IS 327 Course Project Requirement
Project Objective:
To design and implement a machine learning model using a dataset from the UCI Machine
Learning Repository. The project aims to allow students to apply basic machine learning concepts and techniques learned during the course to solve a real-world problem.
Students will work in pairs to promote collaboration and knowledge sharing.
Team Composition:
1. Team Size: Students are allowed to form teams of up to two members. Solo projects are also permitted if a student prefers to work individually.
2. Collaboration: Teams are encouraged to collaborate effectively, dividing tasks and responsibilities in a manner that leverages each member's strengths. All team members must contribute significantly to the project.
3. Registration: Teams must register by submitting the names and student IDs of all team members along with their project proposal. Changes to team composition after registration are not permitted without prior approval from the instructor.
Dataset:
Students are required to select a dataset from the UCI Machine Learning Repository (https://archive.ics.uci.edu/). The chosen dataset must meet the following criteria:
1. It should be classified under the "Classification" or "Regression" task.
2. The dataset must not have been used in any example or assignment during the course.
3. The dataset should have at least 5 attributes.
4. Datasets with missing values are allowed, but students must implement a strategy to handle them.
Project Requirements:
1. Proposal Submission: Submit a 1-page proposal that includes the chosen dataset, the problem statement, and a preliminary plan of action. The proposal must be approved by the instructor before proceeding (See submission guideline below).
2. Data Preprocessing: Implement data cleaning and preprocessing techniques. This includes handling missing values, normalizing or standardizing data, and feature selection or extraction, as necessary.
3. Model Selection and Implementation:
a. Explore at least three different machine learning models suitable for the task (e.g., linear regression, logistic regression, SVM, decision trees...). Check for "Regressor" and "Classifier" models in sklearn for different tasks.
b. Document the reason for choosing a particular model as the final model.
c. Implement cross-validation to select hyperparameters.
4. Evaluation: Choose appropriate metrics to evaluate the model’s performance. For classification tasks, consider accuracy, precision, recall, and F1 score. For regression tasks, consider R-squared, MSE, RMSE, and MAE.
5. Report: Prepare a final report that includes:
a. An introduction to the problem and dataset.
b. A detailed description of the data preprocessing steps.
c. An overview of the explored models and rationale for the selected model.
d. Evaluation results and interpretation.
e. Conclusion and possible improvements if the project were to be continued.
6. Code: Submit well-documented code that includes comments explaining the logic behind major steps and decisions.
Rules:
1. Collaboration: Students are encouraged to discuss ideas and strategies but must implement their code independently within their teams.
2. External Libraries: The use of external libraries is allowed but should be properly cited. The core implementation should be the students' original work.
Submission Guidelines:
The project will have two main submission milestones: the project proposal and the final report and code submission.
1. Project Proposal:
a. Due Date: April 12, Friday
b. Length: at least 1 page (font size at most 12)
c. Content: The proposal must include the selection of the dataset from the UCI Machine Learning Repository, a clear statement of the problem being addressed, and an initial plan outlining the approach to data preprocessing, model selection, and evaluation strategies.
d. Submission Format: The proposal should be submitted as a PDF document.
e. Where to Submit: Proposals should be uploaded to the assignment "Project Proposal" on Canvas.
2. Final Report and Code Submission:
a. Due Date: May 8, Wednesday
b. Length: at least 3 pages (font size at most 12)
c. Content:
i. Report: The final report should include an introduction to the problem and dataset, detailed descriptions of data preprocessing, explored models with rationales for the final choice, evaluation results with interpretations, conclusions, and suggestions for future work.
ii. Code: Submit all code files necessary to replicate your project's results, including data preprocessing, model training, and evaluation. The code must be well-documented and organized.

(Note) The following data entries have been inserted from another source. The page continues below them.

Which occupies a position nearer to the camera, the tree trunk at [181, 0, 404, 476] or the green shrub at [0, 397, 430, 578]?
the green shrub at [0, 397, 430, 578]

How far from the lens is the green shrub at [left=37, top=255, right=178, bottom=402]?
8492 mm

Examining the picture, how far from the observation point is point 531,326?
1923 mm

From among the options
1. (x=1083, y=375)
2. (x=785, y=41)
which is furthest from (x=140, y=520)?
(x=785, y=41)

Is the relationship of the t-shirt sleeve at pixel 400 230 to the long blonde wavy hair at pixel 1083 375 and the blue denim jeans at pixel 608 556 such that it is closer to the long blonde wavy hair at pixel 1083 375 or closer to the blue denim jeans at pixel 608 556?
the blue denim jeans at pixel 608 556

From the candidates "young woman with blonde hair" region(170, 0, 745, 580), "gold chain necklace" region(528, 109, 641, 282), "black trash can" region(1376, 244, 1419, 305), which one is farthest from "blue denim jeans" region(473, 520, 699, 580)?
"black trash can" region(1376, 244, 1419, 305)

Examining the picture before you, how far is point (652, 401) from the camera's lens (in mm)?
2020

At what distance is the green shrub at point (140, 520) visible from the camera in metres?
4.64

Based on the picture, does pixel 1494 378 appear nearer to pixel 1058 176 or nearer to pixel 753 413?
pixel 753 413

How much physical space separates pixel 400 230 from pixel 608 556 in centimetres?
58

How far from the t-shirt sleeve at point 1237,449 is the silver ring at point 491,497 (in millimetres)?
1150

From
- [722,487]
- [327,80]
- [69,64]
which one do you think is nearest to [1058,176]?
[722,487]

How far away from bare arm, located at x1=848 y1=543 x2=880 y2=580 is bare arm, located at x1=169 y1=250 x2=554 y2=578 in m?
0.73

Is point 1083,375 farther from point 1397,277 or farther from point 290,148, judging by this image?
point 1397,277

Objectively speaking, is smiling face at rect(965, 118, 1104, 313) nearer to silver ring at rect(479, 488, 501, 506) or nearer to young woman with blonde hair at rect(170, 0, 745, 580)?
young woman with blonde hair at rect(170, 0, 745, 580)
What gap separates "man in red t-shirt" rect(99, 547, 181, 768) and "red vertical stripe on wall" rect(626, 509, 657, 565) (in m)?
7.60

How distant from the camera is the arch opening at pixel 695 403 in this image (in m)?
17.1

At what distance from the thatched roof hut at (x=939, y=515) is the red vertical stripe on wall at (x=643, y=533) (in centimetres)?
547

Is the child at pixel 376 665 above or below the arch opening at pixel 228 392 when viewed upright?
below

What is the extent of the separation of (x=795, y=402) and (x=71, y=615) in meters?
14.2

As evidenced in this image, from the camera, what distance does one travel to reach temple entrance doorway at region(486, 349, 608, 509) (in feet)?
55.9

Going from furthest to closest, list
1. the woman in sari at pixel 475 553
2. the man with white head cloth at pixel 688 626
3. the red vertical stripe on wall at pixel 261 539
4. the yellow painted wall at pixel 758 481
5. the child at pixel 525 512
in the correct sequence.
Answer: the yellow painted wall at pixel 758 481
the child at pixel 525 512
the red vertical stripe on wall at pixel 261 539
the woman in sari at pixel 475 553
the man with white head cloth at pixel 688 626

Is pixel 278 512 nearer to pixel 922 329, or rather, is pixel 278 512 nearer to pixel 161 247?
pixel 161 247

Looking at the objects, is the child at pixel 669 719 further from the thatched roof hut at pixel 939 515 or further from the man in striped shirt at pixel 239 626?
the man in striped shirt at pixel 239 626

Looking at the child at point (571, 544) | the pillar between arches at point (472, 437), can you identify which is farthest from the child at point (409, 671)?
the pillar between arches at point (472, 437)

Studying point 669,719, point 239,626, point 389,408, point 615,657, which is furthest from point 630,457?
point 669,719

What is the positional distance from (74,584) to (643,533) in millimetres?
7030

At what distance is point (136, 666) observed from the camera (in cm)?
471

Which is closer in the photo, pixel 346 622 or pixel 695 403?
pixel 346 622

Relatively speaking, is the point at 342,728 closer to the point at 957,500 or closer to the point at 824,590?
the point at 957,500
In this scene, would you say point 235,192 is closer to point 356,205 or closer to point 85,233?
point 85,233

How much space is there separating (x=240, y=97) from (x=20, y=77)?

d. Submission Format: The report should be submitted in PDF format, and the code should be zipped into a single file containing all necessary scripts and documentation.
e. Where to Submit: The final report and code should be uploaded to the assignment "Project Report" on Canvas.
Evaluation Criteria:
• Projects will be evaluated based on the completeness of the implementation, adherence to project requirements, originality of approach, performance of the model, quality of the report, and code readability and documentation.
• This project requirement aims to provide a comprehensive learning experience by applying theoretical knowledge to practical problems, fostering teamwork, and encouraging critical thinking and innovation.